The file set here isn't 'finalized' in any way but it's been stable for a few days. These examples are therefor not about THIS set of functions but about parsing in general, although this file set will very likely be part of the mc2 parsing system as a replacement for the dog that is currently implemented. :-)

[Re: "dog". Wow. Name clashes. This version may have the same problem but who knows at this point. Whatever the final version is, it can't use namespaces because then it can't be used in C.]

-----------------------------
Note: These are compiled with gcc, but the files are named *.cpp. This is for the additional error checking done in C++, though the files will likely be renamed *.c after being fully tested with the more strict types and syntax checking.
-----------------------------

What's parsing?

It's taking input in one format and converting it to another. The input is usually text, but it could be anything that can be divided up into 'parcels' (parsed) and translated into another form.

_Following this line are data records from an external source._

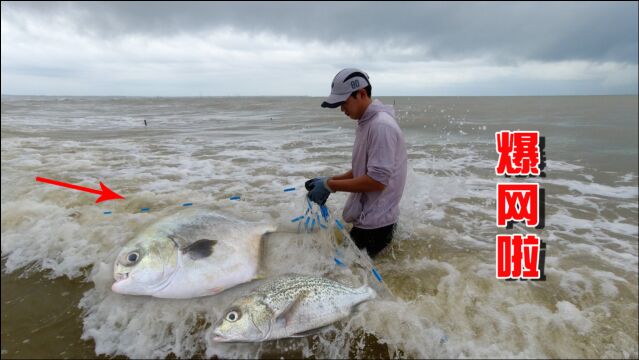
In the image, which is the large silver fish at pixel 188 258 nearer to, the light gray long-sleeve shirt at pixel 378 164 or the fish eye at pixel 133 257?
the fish eye at pixel 133 257

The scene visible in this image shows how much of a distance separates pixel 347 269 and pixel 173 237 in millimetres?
2017

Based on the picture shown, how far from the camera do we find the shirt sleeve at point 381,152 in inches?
148

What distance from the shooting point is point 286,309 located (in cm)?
Answer: 308

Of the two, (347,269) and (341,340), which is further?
(347,269)

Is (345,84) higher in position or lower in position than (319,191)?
higher

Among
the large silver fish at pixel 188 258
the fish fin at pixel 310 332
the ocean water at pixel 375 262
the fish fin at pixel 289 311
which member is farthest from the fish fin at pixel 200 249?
the fish fin at pixel 310 332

Adding actions to a parser is fairly easily done and after several bouts with flex and bison I'm more convinced than ever that both of those applications need to be destroyed. Flex is the worst. It has clobbered my main file by overwriting it with its own output one too many times, and though bison is a bit less of a mess, the inherited hidden functions, the spaghetti code inherent in the system, and the difficulty debugging and even "readability" of code makes it more like mahine language written for an unknonwn vitual machine than actual C code.

As a result both of those application have their own languages and neither of them make sense on any level but the abstract.

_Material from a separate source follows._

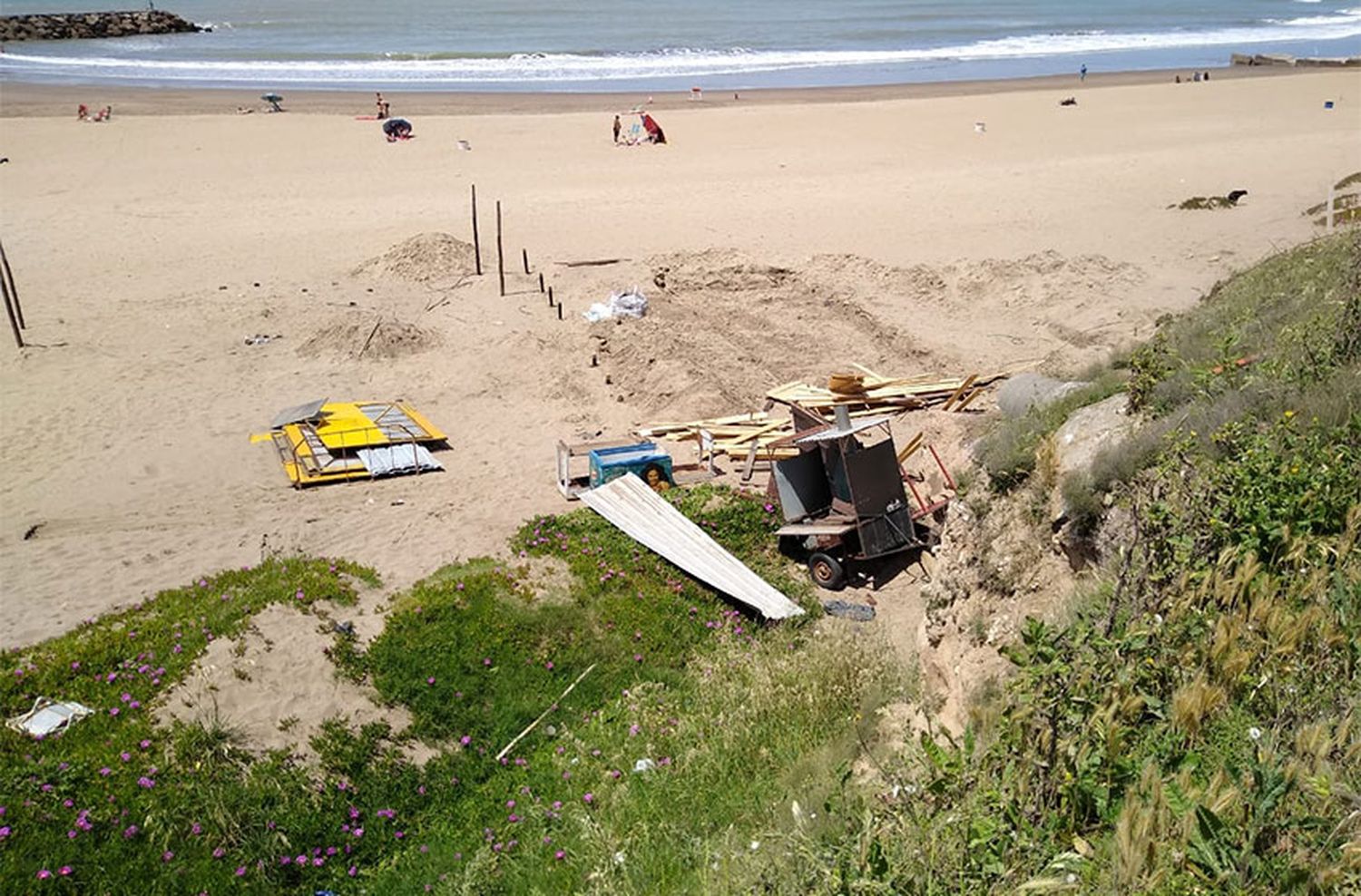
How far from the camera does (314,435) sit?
577 inches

So then what would we require of a somewhat comprehensible parser that can recognize patterns in text?

1. It needs to tell us if the pattern matches.
2. It needs to be able to do something if it does.
3. It needs to know when an error occurs and spit out a syntax error message or some other error message that makes sense in the context of the parsing job.

It also needs some other features that deal with issues that come up often such as to UNDO changes made when a long parse branch fails to match.

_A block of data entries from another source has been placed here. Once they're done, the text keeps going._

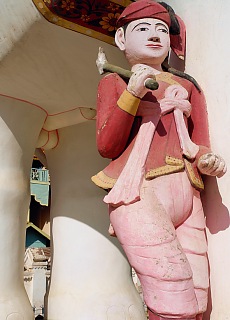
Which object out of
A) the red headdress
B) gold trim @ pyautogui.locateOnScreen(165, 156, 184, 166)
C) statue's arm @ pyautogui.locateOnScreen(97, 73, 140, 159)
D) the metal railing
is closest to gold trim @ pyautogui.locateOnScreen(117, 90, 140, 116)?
statue's arm @ pyautogui.locateOnScreen(97, 73, 140, 159)

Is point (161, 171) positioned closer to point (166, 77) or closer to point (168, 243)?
point (168, 243)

Some of these additonal features like UNDO may seem complicated or inconvenient but they're not.

------------------------------
These tests will be far more interesting if you trace them in a good debugger like kdbg (v. >= 5.0) or some other insight-like gdb front end.

Also, it would help if you know a bit of BNF-like syntax (and C or C++), though it shouldn't be too hard to figure out what we're talking about if you don't.
-------------------------------

All of these tests will use a variation of the mc2 Parser that will possibly replace the mc2 version.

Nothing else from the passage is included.